══ TEKST ŹRÓDŁOWY
Po prostu uwielbiam, gdy podczas dialogu z partnerami słyszę, że nasza redakcja nie otrzyma jakiegoś tytułu, bowiem wydawca dysponuje tylko określoną liczbą egzemplarzy recenzenckich. Jeśli bowiem nie mogą otrzymać ich dziennikarze, recenzenci czy krytycy literaccy, to kto właściwie może? Jeśli nie mogę one trafić do największego na rynku wortalu literackiego, to do kogo dotrą? Cóż, zapewne do dziennikarzy maciupkiej gazetki, którzy zamieszczą dwuzdaniową notę na przedostatniej stronie. Bo przecież prasa drukowana jest zawsze lepsza niż internet…

Gazeta lepsza od sieci

Nie, żebym nie lubił gazet lokalnych. Wręcz przeciwnie – w prasie lokalnej sam pracowałem, lubię ją i regularnie czytuję. Tyle, że nikt chyba nie sięga po nią, aby poczytać o niedawno wydanych książkach. A więc, mili Państwo, nie ten TARGET – jeśli oczywiście wiedzą Państwo, o co mi chodzi. Nawet najmniejszy serwis o książkach, nawet średnio popularny blog, którego autor jest zagorzałym czytelnikiem, okaże się lepszy do celów marketingowych, niż gazeta – lokalna, regionalna czy ogólnopolska. A jeśli liczba jego użytkowników sięga tygodniowo 35 000 – czyli wielokrotnie przewyższa nakład większości wydawanych w tym kraju książek, wybór odpowiedniego narzędzia nasuwa się sam.

Burn this b…ook!
════
══ WIERSZE DANYCH
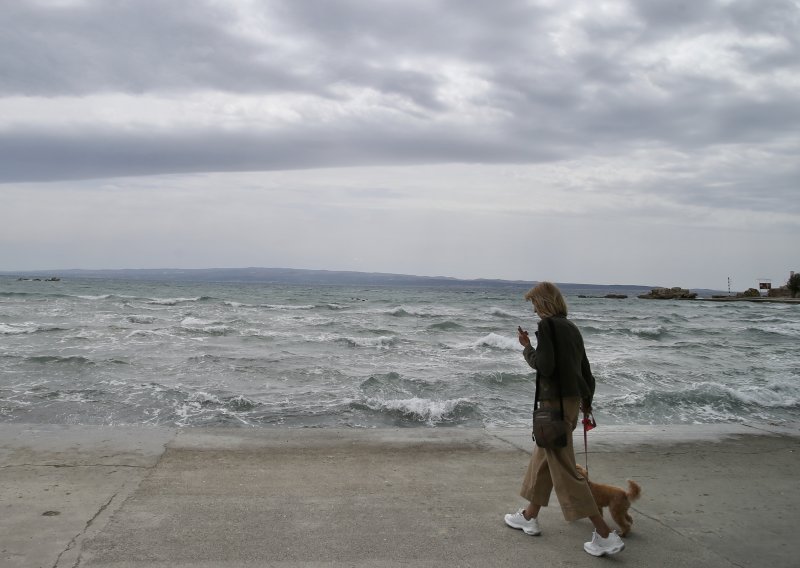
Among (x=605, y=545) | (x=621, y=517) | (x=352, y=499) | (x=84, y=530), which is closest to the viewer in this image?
(x=605, y=545)

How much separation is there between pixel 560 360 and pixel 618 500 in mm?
994

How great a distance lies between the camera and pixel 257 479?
4723 millimetres

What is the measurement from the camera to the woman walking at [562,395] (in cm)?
362

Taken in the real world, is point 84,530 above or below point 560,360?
below

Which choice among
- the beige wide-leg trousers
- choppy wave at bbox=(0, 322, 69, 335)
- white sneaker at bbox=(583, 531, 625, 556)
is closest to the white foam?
the beige wide-leg trousers

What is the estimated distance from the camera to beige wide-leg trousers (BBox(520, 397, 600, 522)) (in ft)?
12.0

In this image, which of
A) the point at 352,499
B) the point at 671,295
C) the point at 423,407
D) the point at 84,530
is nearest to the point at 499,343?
the point at 423,407

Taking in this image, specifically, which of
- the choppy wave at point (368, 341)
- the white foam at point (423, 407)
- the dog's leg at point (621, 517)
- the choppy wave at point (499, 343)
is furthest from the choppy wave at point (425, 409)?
the choppy wave at point (499, 343)

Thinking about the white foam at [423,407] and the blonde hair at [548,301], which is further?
the white foam at [423,407]

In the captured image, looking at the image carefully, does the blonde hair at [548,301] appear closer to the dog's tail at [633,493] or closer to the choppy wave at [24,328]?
the dog's tail at [633,493]

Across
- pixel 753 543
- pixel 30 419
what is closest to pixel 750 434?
pixel 753 543

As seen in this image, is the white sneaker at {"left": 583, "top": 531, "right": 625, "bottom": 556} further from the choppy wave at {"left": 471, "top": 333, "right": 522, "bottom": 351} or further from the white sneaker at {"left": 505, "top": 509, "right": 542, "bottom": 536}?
the choppy wave at {"left": 471, "top": 333, "right": 522, "bottom": 351}

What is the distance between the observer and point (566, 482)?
3.68 m

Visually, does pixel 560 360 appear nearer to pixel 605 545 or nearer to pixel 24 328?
pixel 605 545
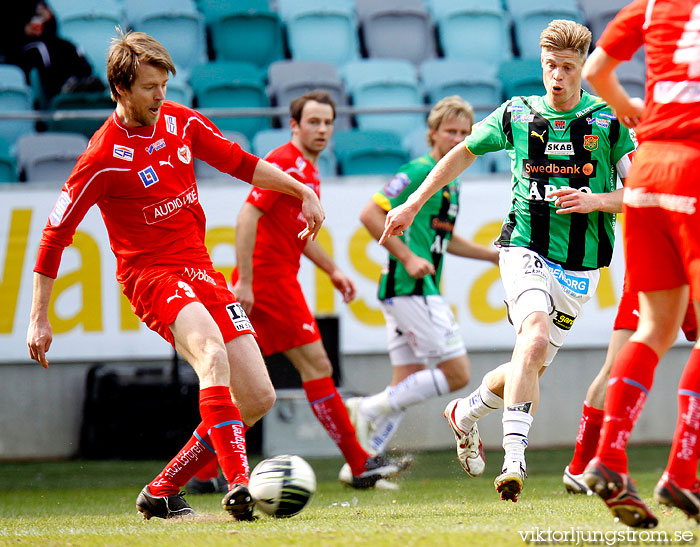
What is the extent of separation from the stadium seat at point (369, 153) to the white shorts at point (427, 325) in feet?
11.3

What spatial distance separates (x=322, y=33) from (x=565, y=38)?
8.07m

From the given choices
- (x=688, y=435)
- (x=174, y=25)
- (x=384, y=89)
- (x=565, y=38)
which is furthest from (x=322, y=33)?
(x=688, y=435)

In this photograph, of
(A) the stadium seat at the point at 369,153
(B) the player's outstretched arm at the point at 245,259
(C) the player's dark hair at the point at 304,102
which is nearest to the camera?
(B) the player's outstretched arm at the point at 245,259

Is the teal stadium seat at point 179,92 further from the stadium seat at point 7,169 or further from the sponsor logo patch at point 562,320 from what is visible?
the sponsor logo patch at point 562,320

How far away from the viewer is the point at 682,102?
3.54 meters

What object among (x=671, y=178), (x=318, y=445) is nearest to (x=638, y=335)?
(x=671, y=178)

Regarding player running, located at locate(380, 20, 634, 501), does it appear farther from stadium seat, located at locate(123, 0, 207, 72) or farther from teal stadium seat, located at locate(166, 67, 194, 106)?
stadium seat, located at locate(123, 0, 207, 72)

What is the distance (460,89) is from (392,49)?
1573 millimetres

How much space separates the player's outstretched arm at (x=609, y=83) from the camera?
3.68 meters

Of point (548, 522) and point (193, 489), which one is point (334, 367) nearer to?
point (193, 489)

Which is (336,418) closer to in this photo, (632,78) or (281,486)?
(281,486)

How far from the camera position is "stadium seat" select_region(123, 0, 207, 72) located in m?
12.2

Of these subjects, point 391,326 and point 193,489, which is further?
point 391,326

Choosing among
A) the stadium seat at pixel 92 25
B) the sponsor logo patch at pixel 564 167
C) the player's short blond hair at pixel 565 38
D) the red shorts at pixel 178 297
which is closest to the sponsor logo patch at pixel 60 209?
the red shorts at pixel 178 297
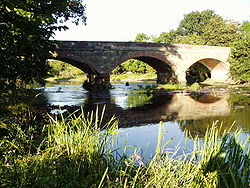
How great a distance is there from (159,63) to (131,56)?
5.04 m

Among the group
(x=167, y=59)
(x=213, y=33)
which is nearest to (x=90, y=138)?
(x=167, y=59)

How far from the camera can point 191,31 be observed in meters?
63.6

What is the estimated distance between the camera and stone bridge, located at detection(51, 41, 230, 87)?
19578mm

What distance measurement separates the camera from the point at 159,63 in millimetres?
25656

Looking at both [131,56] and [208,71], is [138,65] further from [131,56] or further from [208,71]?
[131,56]

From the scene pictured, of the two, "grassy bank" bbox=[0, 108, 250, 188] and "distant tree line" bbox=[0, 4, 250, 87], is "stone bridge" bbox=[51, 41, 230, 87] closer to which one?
"distant tree line" bbox=[0, 4, 250, 87]

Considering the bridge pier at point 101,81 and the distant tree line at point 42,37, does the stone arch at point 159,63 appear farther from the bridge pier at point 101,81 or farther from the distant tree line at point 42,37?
the distant tree line at point 42,37

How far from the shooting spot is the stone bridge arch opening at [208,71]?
2992 cm

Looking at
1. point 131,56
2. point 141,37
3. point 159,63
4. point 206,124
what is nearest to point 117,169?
point 206,124

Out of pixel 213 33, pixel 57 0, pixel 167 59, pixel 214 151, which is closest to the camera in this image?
pixel 214 151

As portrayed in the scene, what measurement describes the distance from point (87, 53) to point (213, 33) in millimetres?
26431

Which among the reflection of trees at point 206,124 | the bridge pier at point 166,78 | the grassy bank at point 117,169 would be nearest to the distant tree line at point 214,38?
the bridge pier at point 166,78

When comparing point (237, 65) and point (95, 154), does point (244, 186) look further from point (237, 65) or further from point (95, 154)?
point (237, 65)

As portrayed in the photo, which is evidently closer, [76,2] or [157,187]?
[157,187]
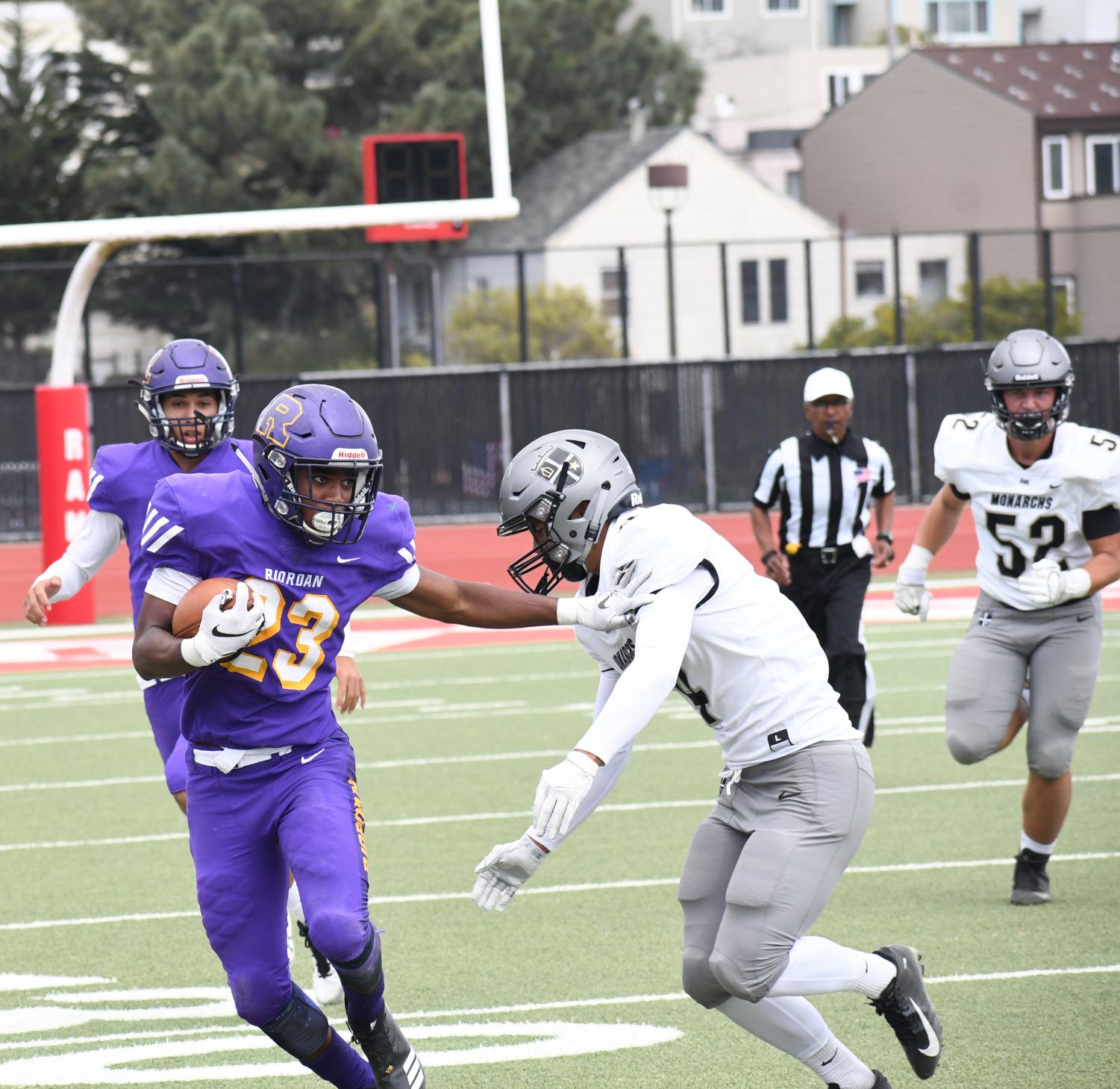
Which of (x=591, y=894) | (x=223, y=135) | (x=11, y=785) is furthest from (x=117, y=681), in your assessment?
(x=223, y=135)

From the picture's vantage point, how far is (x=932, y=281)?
29.8m

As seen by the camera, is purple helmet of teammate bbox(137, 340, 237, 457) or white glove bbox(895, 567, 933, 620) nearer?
purple helmet of teammate bbox(137, 340, 237, 457)

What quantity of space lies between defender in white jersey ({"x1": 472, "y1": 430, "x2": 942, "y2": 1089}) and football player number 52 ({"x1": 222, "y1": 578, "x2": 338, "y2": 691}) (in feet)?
1.63

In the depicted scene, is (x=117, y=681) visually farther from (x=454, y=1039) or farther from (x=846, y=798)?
(x=846, y=798)

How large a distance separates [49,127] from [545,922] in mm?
31711

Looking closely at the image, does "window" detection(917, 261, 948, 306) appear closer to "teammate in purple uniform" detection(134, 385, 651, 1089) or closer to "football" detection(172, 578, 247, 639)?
"teammate in purple uniform" detection(134, 385, 651, 1089)

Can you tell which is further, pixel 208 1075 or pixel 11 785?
pixel 11 785

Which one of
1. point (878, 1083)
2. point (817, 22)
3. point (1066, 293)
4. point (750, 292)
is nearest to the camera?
point (878, 1083)

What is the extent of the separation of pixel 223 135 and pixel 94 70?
11.9 feet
════
◆ CEL ĆWICZENIA ◆
Przepisz słowo w słowo fragment tekstu o egzemplarzach recenzenckich, od „Nie, żebym nie” aż do „Burn this b…ook!” włącznie. Rekordy nie mają tu żadnego znaczenia.

◆ ODPOWIEDŹ NA ZADANIE ◆
Nie, żebym nie lubił gazet lokalnych. Wręcz przeciwnie – w prasie lokalnej sam pracowałem, lubię ją i regularnie czytuję. Tyle, że nikt chyba nie sięga po nią, aby poczytać o niedawno wydanych książkach. A więc, mili Państwo, nie ten TARGET – jeśli oczywiście wiedzą Państwo, o co mi chodzi. Nawet najmniejszy serwis o książkach, nawet średnio popularny blog, którego autor jest zagorzałym czytelnikiem, okaże się lepszy do celów marketingowych, niż gazeta – lokalna, regionalna czy ogólnopolska. A jeśli liczba jego użytkowników sięga tygodniowo 35 000 – czyli wielokrotnie przewyższa nakład większości wydawanych w tym kraju książek, wybór odpowiedniego narzędzia nasuwa się sam.

Burn this b…ook!